Che cos’altro ha influito?
Lo “Zero-Covid”, unitamente a un giro di vite normativo sulle società immobiliari, internet e dell’istruzione, ha ridotto strutturalmente le aspettative dei cittadini sulla crescita futura dei redditi del settore privato. Questa combinazione di fattori ha contribuito alla debolezza della domanda.
La strada dello stimolo coordinato può essere di aiuto?
In questo contesto, il mercato ha iniziato a considerare più urgente la necessità di uno stimolo coordinato. Durante il Politburo di luglio, le autorità cinesi hanno parzialmente cambiato tono e sono apparse più favorevoli. In questo senso, già a luglio era chiaro che ci si sarebbe potuti aspettare misure di sostegno più ampie.
Il mese di agosto, in particolare, è iniziato con un rinnovato pessimismo da parte degli operatori di mercato, spinto da dati macro e dati sul settore immobiliare più deboli del previsto. Questo ha probabilmente offerto un motivo in più per dare il via alla stagione di incentivi con misure ad ampio spettro. In pochi giorni abbiamo assistito a una riduzione a livello nazionale dei coefficienti minimi di acconto per i mutui, a una diminuzione dei tassi sui mutui e sui depositi, a detrazioni fiscali sul reddito e a riduzioni dei coefficienti di riserva per i depositi in valuta estera a sostegno del renminbi.

> I dati
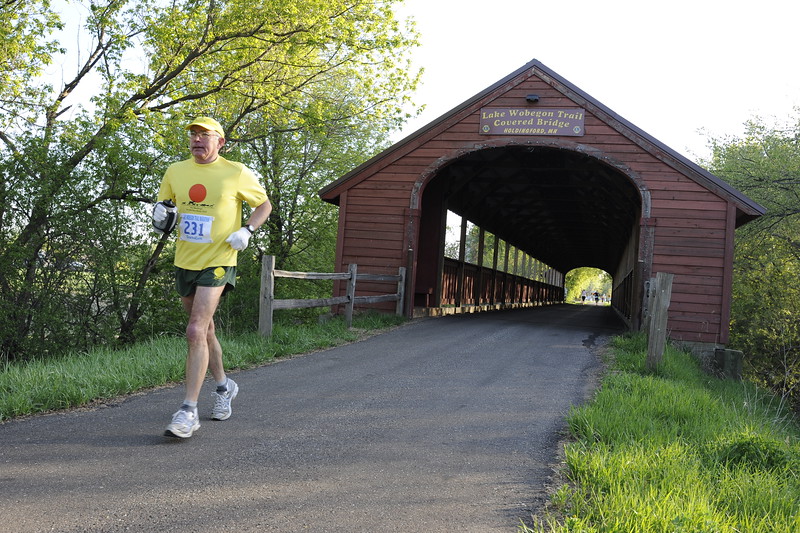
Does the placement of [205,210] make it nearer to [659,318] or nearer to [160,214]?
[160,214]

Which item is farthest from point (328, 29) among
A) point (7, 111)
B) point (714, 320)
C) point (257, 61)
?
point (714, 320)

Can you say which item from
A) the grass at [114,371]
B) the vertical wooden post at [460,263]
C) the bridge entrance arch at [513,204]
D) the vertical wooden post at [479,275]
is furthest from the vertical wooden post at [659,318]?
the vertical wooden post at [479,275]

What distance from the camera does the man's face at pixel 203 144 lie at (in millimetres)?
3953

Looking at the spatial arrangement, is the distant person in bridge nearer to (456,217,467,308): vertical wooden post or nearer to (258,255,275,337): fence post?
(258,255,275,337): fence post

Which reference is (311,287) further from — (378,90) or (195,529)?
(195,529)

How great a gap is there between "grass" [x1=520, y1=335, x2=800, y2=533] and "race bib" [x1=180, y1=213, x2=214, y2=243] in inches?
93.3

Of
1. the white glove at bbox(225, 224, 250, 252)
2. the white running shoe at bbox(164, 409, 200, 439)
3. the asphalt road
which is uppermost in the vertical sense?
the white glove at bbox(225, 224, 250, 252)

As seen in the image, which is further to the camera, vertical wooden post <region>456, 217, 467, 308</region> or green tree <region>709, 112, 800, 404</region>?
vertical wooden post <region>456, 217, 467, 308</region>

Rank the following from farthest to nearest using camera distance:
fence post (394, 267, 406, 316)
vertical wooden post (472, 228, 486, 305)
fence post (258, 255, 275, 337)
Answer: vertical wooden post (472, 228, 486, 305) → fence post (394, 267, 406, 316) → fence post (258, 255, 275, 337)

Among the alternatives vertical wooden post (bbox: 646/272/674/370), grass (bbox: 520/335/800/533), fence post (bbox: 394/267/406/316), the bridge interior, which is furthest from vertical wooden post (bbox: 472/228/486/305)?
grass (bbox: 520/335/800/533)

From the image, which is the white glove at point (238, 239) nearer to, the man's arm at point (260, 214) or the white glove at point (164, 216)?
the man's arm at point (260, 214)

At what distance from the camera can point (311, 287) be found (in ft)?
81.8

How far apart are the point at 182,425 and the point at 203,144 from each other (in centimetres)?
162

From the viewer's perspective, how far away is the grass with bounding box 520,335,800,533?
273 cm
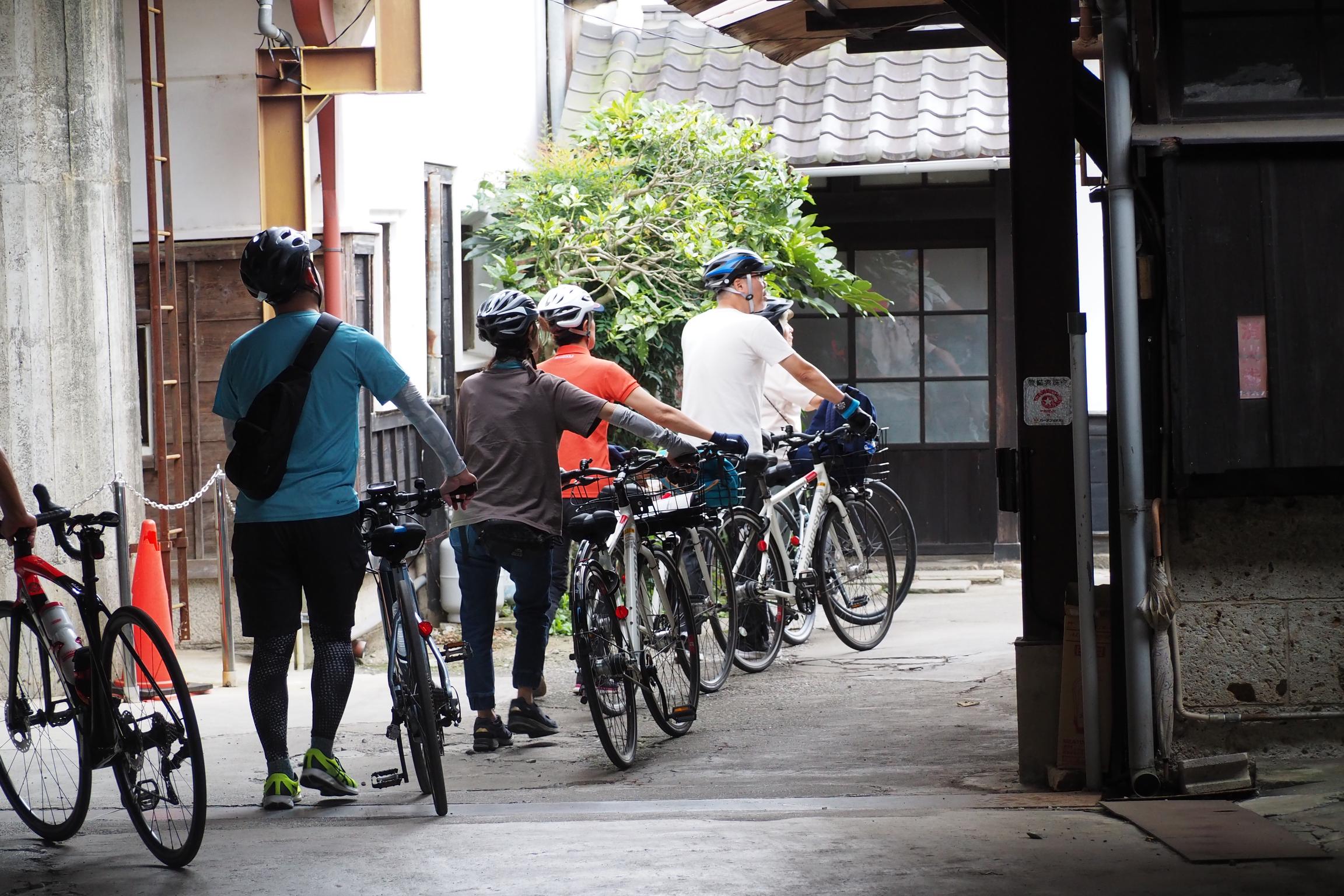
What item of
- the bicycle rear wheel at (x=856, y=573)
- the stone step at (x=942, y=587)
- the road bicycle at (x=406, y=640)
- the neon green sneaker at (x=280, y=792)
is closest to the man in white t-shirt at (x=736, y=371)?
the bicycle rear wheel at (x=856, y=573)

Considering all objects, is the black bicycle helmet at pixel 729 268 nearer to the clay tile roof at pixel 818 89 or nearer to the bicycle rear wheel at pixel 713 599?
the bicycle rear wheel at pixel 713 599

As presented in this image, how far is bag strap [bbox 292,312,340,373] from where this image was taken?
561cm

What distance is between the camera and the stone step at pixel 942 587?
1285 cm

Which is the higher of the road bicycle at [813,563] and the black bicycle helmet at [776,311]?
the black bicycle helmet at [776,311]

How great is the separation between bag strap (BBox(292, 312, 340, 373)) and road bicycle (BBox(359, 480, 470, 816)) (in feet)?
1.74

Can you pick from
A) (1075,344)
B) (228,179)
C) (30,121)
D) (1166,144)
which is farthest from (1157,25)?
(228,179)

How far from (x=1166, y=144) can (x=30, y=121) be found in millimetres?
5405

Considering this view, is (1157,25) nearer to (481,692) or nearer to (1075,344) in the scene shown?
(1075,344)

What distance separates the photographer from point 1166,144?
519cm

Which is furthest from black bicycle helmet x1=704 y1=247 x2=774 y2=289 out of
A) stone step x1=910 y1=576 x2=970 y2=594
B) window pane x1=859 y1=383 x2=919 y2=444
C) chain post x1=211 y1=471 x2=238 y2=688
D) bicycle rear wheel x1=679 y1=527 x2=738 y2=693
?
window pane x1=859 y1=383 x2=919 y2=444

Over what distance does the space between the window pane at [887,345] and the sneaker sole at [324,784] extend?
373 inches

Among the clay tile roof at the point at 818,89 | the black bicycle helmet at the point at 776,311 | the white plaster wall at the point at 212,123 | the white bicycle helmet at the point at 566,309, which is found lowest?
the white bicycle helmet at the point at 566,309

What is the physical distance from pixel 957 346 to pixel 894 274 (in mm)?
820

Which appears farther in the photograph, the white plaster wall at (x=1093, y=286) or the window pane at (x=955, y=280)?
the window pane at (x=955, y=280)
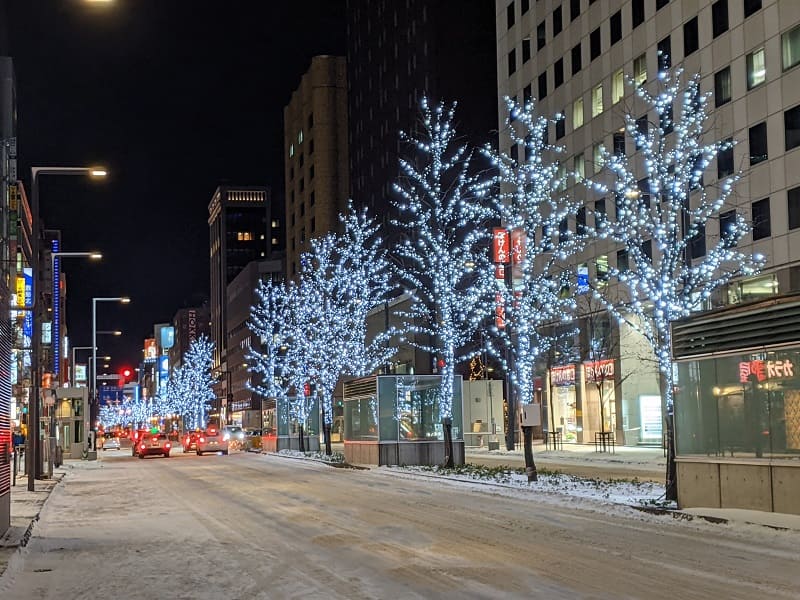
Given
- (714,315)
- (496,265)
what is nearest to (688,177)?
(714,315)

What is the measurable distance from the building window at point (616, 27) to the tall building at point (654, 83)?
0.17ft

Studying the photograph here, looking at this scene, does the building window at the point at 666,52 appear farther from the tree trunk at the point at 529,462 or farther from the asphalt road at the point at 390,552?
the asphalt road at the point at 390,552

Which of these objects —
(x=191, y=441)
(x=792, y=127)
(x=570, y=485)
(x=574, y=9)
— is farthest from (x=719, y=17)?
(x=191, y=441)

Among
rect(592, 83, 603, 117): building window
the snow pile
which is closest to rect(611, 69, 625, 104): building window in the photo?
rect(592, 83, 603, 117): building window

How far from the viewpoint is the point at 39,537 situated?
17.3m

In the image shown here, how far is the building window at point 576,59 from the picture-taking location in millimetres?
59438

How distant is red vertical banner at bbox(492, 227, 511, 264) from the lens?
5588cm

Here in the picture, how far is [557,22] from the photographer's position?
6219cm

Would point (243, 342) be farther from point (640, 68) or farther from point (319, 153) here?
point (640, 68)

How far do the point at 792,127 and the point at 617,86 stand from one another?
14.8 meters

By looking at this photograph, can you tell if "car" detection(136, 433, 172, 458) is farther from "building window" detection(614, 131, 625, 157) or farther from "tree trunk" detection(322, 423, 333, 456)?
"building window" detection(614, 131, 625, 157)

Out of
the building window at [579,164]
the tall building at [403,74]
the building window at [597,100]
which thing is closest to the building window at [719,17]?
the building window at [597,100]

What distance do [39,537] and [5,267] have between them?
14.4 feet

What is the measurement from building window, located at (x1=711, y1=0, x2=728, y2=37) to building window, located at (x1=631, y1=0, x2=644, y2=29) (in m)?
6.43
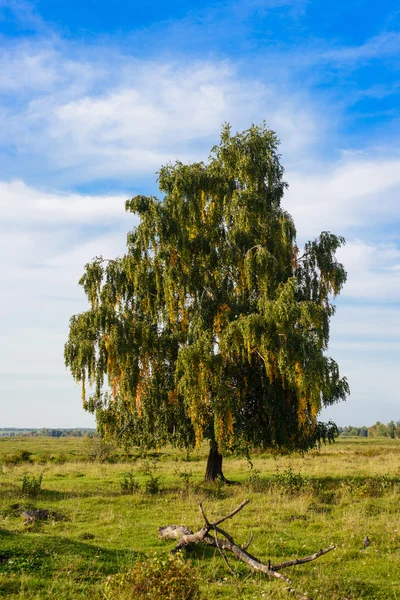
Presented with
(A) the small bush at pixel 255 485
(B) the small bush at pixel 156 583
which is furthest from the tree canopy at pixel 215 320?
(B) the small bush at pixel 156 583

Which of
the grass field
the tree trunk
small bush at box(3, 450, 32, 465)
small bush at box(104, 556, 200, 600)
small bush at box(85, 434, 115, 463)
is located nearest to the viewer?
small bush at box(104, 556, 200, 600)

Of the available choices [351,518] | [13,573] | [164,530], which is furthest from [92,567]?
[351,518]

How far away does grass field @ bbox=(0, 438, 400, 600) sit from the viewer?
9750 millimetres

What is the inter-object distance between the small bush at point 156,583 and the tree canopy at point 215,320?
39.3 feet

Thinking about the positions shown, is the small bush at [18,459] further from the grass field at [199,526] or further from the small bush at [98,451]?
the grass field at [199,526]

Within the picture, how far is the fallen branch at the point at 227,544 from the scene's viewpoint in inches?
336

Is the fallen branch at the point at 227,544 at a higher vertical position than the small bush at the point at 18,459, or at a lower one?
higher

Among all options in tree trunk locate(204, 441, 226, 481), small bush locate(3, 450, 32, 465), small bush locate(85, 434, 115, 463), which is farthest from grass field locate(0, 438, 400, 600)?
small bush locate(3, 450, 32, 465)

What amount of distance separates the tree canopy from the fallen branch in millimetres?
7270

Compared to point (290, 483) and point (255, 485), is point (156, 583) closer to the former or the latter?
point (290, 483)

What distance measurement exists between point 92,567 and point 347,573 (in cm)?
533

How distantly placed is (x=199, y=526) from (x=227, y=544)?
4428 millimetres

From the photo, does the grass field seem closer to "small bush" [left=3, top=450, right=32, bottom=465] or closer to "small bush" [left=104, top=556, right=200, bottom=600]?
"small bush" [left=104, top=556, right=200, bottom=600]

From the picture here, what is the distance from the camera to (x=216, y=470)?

> Il compito
Ripeti alla lettera il passo del testo sullo stimolo all'economia cinese che si apre con le parole contenenti "Il mese di agosto, in" e si chiude con "sostegno del renminbi.".

> Soluzione qui sotto
Il mese di agosto, in particolare, è iniziato con un rinnovato pessimismo da parte degli operatori di mercato, spinto da dati macro e dati sul settore immobiliare più deboli del previsto. Questo ha probabilmente offerto un motivo in più per dare il via alla stagione di incentivi con misure ad ampio spettro. In pochi giorni abbiamo assistito a una riduzione a livello nazionale dei coefficienti minimi di acconto per i mutui, a una diminuzione dei tassi sui mutui e sui depositi, a detrazioni fiscali sul reddito e a riduzioni dei coefficienti di riserva per i depositi in valuta estera a sostegno del renminbi.